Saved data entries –
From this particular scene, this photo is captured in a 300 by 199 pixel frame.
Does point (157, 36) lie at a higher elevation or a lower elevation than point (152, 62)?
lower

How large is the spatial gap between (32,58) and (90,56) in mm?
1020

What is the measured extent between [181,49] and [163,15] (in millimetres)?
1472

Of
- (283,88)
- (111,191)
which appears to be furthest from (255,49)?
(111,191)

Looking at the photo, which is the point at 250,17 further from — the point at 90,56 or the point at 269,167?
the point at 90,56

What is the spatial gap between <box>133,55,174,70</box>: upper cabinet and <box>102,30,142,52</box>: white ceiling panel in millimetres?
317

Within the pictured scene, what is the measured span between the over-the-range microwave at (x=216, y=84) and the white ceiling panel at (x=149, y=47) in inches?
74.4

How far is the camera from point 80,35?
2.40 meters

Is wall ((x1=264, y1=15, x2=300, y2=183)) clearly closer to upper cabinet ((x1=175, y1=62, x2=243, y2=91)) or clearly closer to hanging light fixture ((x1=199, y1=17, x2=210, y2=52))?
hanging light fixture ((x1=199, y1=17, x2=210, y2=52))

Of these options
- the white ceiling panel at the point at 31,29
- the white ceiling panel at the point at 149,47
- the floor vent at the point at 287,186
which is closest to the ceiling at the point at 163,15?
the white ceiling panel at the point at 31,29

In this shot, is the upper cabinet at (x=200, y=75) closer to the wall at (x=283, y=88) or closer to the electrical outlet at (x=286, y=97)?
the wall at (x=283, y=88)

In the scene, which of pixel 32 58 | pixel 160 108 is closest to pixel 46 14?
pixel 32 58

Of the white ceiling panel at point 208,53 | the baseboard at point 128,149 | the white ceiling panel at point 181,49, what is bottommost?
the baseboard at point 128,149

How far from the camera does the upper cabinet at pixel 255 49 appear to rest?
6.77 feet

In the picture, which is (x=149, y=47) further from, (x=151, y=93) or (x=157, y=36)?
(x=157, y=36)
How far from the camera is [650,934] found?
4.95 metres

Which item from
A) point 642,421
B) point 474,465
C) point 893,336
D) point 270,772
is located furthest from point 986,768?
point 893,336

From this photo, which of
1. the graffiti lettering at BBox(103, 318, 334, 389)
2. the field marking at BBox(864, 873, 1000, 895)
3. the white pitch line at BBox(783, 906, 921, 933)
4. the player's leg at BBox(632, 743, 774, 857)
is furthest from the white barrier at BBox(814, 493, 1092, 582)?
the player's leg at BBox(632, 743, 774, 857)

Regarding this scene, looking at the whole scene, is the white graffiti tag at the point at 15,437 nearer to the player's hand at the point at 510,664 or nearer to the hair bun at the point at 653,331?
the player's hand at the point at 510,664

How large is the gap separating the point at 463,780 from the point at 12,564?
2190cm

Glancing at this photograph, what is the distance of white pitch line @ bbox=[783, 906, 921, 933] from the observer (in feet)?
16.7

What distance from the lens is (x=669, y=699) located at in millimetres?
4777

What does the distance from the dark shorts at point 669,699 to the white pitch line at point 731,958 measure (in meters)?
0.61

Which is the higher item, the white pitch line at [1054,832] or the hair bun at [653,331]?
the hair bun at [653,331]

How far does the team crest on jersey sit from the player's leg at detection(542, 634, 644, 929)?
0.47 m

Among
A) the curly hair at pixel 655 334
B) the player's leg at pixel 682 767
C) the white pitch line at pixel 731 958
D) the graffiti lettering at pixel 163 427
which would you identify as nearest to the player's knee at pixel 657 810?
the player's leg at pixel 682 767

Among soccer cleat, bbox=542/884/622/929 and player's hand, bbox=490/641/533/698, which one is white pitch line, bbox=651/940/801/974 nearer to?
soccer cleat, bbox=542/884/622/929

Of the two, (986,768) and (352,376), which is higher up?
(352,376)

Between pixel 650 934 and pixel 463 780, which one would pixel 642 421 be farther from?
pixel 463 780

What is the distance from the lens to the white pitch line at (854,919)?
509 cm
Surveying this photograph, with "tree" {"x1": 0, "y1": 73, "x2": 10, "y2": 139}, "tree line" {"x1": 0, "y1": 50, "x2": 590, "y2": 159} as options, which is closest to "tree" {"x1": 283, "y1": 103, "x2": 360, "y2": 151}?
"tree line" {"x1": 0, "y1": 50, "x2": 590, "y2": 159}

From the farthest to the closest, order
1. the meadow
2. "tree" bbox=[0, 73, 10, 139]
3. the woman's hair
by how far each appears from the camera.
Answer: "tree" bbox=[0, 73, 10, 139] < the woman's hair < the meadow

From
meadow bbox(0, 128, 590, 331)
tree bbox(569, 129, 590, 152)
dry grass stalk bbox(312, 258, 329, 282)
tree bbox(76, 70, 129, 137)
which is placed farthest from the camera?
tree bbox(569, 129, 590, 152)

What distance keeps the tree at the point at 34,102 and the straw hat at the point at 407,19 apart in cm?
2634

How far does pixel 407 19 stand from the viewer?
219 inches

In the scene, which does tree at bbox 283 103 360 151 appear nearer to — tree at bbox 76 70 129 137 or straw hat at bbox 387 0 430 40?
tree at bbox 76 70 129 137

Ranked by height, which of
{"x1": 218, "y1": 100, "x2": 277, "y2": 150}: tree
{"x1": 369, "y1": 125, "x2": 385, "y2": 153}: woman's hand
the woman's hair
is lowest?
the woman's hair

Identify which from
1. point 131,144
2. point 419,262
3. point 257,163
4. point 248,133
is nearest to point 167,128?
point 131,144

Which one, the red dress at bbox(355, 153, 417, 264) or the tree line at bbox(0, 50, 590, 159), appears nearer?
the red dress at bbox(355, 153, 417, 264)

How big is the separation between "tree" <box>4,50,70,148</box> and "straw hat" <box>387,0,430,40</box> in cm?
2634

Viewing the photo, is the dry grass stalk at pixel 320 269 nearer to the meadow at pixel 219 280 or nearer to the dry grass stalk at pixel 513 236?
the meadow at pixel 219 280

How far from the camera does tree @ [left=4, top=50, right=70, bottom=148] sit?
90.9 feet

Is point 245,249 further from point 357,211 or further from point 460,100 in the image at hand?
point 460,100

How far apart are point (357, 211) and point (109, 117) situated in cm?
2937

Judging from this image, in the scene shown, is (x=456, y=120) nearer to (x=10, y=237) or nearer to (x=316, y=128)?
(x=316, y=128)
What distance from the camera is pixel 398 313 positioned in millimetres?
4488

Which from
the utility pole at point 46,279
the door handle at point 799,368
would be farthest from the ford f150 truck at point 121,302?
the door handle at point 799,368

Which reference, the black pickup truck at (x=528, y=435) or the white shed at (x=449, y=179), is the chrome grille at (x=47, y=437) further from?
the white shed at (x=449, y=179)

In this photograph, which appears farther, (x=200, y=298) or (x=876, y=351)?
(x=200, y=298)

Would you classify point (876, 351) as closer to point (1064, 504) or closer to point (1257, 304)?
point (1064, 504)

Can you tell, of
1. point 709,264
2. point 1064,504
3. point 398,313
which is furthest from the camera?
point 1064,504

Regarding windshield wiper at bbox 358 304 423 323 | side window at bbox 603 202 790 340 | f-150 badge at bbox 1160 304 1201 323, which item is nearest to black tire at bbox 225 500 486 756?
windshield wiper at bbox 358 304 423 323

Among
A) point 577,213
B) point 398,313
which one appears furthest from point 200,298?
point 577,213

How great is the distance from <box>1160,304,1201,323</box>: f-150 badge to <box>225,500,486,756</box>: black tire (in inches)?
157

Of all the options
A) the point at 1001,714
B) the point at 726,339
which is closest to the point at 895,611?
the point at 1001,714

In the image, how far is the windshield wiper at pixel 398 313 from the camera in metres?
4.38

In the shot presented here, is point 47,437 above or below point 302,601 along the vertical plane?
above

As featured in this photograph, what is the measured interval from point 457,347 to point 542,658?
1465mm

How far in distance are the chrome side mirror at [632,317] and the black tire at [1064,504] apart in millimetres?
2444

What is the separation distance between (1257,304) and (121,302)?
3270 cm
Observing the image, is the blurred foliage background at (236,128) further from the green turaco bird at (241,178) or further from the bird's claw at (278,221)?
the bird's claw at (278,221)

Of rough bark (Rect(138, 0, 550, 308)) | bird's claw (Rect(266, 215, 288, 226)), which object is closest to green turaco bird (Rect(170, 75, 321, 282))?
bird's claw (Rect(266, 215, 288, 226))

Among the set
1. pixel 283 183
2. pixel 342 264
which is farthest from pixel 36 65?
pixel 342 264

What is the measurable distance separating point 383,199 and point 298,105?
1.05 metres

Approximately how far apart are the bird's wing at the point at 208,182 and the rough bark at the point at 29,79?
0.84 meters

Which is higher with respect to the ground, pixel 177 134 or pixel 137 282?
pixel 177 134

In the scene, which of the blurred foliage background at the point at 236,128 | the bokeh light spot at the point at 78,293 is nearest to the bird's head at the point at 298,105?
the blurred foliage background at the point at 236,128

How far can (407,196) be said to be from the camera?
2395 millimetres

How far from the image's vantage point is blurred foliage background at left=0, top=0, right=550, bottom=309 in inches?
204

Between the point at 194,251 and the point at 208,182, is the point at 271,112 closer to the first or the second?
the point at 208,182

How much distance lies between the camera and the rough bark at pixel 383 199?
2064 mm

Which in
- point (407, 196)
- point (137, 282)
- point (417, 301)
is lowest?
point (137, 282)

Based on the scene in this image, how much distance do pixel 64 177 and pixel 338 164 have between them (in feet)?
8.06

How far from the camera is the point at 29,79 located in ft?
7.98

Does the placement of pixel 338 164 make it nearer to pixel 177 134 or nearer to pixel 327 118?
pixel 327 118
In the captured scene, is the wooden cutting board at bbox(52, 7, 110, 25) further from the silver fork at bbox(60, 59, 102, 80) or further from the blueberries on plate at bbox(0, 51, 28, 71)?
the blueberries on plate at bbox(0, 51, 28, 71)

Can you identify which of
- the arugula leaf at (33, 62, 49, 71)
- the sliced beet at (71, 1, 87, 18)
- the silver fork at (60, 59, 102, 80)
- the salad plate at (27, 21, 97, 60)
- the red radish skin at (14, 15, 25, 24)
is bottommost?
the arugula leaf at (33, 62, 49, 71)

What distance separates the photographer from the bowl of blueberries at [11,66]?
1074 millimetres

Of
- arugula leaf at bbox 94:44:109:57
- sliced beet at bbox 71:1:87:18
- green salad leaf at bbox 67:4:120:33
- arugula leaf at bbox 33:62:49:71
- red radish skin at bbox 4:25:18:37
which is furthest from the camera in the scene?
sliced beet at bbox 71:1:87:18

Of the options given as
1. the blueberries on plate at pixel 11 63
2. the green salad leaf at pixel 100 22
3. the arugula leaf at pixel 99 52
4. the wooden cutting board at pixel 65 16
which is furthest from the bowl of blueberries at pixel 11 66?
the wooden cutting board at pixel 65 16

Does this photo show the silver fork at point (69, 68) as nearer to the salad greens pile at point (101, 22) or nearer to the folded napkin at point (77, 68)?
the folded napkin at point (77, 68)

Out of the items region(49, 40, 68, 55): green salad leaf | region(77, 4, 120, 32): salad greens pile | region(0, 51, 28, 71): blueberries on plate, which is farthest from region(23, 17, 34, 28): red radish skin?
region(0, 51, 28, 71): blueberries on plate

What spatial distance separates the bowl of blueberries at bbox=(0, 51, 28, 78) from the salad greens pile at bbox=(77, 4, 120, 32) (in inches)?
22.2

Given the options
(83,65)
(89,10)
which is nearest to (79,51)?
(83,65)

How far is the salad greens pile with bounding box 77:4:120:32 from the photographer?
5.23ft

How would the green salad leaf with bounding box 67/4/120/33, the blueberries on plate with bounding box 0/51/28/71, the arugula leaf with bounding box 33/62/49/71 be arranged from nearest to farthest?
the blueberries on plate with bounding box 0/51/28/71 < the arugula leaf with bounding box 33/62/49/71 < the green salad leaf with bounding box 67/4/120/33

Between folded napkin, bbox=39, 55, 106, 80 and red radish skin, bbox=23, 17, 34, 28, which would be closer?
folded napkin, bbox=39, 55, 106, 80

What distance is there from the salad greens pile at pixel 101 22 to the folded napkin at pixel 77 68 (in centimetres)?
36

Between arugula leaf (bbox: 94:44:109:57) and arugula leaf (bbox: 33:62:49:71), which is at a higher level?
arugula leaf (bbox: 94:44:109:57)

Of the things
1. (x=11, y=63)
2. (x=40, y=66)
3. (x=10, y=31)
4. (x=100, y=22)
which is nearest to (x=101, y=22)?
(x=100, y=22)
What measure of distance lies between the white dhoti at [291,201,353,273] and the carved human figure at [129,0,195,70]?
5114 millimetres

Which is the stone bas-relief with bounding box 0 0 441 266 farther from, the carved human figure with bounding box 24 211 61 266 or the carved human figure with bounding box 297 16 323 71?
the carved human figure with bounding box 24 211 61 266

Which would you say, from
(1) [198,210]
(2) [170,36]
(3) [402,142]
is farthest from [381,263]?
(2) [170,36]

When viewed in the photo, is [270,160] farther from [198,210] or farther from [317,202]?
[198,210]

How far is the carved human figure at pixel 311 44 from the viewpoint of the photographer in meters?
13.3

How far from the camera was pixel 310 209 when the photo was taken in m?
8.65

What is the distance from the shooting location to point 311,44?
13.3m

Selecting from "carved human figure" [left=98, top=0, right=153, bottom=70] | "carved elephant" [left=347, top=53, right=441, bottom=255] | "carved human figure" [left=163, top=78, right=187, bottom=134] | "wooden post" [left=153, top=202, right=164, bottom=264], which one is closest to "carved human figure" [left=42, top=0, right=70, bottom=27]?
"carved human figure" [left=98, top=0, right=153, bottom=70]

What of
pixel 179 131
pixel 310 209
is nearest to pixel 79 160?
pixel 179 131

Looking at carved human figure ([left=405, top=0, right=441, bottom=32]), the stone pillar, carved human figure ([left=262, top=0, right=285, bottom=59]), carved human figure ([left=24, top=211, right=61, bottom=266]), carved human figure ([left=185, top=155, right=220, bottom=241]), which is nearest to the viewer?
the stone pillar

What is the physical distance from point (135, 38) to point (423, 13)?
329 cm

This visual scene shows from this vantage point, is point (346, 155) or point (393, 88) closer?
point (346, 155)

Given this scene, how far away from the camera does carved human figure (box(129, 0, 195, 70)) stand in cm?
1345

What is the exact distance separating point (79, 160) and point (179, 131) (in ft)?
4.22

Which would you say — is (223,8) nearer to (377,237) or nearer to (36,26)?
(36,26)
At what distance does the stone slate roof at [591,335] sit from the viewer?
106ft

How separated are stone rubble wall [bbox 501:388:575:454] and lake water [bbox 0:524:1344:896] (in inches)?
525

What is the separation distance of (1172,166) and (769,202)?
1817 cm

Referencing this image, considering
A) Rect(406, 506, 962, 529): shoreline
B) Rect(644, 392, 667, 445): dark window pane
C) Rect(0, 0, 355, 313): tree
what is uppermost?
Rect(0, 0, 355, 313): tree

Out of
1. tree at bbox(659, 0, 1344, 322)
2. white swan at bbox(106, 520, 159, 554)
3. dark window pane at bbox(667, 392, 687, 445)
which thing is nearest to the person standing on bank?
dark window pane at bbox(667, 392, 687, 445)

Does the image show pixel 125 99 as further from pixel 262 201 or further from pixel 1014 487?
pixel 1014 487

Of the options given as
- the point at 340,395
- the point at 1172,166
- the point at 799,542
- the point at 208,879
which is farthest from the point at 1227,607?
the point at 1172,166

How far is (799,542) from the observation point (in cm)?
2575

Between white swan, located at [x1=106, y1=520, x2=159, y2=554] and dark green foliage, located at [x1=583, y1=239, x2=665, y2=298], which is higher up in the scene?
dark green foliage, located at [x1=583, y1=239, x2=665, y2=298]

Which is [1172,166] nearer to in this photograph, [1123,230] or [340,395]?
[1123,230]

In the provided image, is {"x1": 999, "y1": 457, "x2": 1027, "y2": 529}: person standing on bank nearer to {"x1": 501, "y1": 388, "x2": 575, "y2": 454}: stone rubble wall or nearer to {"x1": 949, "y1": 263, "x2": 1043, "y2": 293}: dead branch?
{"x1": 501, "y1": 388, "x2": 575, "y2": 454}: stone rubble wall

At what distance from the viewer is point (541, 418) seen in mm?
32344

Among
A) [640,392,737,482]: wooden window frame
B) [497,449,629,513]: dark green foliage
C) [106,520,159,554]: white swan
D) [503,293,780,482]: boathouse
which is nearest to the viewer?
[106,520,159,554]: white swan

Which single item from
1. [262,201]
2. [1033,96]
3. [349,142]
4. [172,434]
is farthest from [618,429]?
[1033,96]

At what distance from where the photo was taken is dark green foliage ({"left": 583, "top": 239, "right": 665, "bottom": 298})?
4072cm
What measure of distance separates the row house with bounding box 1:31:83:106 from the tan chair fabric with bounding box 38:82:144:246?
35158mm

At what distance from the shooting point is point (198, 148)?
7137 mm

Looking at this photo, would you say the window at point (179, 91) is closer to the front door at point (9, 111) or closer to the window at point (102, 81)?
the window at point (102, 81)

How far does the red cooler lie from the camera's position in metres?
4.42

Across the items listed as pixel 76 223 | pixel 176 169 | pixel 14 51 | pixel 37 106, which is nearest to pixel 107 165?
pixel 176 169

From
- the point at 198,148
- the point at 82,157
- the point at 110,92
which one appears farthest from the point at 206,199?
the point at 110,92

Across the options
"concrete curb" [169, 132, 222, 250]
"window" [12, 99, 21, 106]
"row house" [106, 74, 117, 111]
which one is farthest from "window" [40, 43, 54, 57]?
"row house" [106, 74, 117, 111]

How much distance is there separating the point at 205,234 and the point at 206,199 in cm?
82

Objective –
Give back, exactly as written, the lines from the one with "Across the items" to the last line.

Solution to this exercise –
Across the items listed as pixel 76 223 | pixel 176 169 | pixel 14 51 | pixel 37 106, which is nearest to pixel 107 165?
pixel 176 169

From
- the point at 198,148
- the point at 82,157
- the point at 110,92
which one appears farthest from the point at 206,199?
the point at 110,92

Across the options
"concrete curb" [169, 132, 222, 250]
"window" [12, 99, 21, 106]
"row house" [106, 74, 117, 111]
which one is farthest from "window" [40, 43, 54, 57]?
"row house" [106, 74, 117, 111]

How much distance is there separating the point at 205,234 and the point at 206,199 in cm?
82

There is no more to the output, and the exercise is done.